Tasmanian way-a-linah, a cider-link drink produced by Palawa people for millennia, has been long overlooked in Australian history, along with all other Indigenous fermented beverages. 

Records of many First Australians’ traditions, particularly relating to drinks and agriculture, were “eradicated early on by colonization, dispossession and the frontier wars,” writes Max Allen in Intoxicating: Ten Drinks that Shaped Australia. “All dreadfully effective ways of erasing a culture. 

“Even where the practices or knowledge did survive and were recorded, those records have often been willfully ignored by the dominant culture over the last 200 years.” 

It was so ignored that the belief that Australia is the world’s lone “dry continent,” that its early Aboriginal and Torres Strait Island peoples were among the planet’s few Indigenous societies to live without learning to make alcoholic beverages, remains widespread Down Under. 

Today, in some Australian Indigenous communities, ancient fermentation practices are being revived, albeit on a small scale.

In 2013, the Tasmanian Land Conservancy, Aboriginal Land Council of Tasmania and Tasmanian Aboriginal Centre purchased nearly 17,000 acres in the island’s central highlands. Way-a-linah, in danger of disappearing, is now made by some Palawa peoples, who use local trees to produce the drink. 

“We have tried [making way-a-linah] a few times as a way to try and bring back the cultural practice, to rebuild that connection between Aboriginal people and those trees and that drink,” says Andry Sculthorpe, land and heritage officer at the Tasmanian Aboriginal Centre and a member of the Palawa community. Way-a-linah’s history is evidenced on the trees that produce the sap that is the drink’s sole ingredient. Scars from tomahawks are common on some of the 300–400-year-old Eucalyptus Gunnii trees, commonly known as “cider gums,” which grow almost exclusively in Tasmania’s central highlands.

::::

Your tasks:
1. In the way-a-linah passage, write out the portion starting with "It was so ignored" and going on through "a small scale.", substituting "restored" for "revived".
2. Using the way-a-linah passage, answer the following:
(a) In what year did the three Tasmanian organizations purchase nearly 17,000 acres?
(b) What is the common name for the Eucalyptus Gunnii trees?
(c) What is the title of Max Allen's book?

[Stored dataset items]
::::

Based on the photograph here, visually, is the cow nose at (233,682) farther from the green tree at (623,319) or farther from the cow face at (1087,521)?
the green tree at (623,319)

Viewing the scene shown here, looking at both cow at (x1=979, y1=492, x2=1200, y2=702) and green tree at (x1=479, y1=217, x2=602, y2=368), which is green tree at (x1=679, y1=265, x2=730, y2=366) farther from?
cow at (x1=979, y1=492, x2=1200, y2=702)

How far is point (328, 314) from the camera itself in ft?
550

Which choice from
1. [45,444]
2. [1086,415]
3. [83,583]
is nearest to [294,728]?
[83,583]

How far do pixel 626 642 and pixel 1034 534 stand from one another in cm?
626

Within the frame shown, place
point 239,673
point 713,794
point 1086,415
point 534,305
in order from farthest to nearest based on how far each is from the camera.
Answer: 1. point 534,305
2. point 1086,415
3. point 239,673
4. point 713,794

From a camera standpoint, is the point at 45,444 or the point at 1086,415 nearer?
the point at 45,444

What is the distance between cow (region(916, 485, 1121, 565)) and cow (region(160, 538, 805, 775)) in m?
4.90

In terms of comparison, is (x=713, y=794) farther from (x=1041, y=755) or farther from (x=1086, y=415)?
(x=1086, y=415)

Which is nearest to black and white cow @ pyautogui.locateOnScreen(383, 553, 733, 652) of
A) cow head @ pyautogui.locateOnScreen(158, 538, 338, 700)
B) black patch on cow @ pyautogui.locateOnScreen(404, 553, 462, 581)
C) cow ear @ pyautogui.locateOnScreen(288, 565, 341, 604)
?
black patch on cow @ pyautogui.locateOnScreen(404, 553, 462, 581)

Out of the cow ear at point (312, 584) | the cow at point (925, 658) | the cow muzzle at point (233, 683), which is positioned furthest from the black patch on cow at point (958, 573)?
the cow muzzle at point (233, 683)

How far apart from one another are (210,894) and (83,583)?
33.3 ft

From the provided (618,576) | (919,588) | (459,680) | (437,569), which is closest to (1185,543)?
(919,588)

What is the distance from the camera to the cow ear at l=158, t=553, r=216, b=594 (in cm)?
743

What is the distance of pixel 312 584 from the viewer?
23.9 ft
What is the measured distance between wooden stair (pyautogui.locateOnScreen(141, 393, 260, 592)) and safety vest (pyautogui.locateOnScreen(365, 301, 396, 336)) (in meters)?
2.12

::::

Answers to the problems:
1.
It was so ignored that the belief that Australia is the world’s lone “dry continent,” that its early Aboriginal and Torres Strait Island peoples were among the planet’s few Indigenous societies to live without learning to make alcoholic beverages, remains widespread Down Under. 

Today, in some Australian Indigenous communities, ancient fermentation practices are being restored, albeit on a small scale.

2.
(a) 2013
(b) Cider gums
(c) Intoxicating: Ten Drinks that Shaped Australia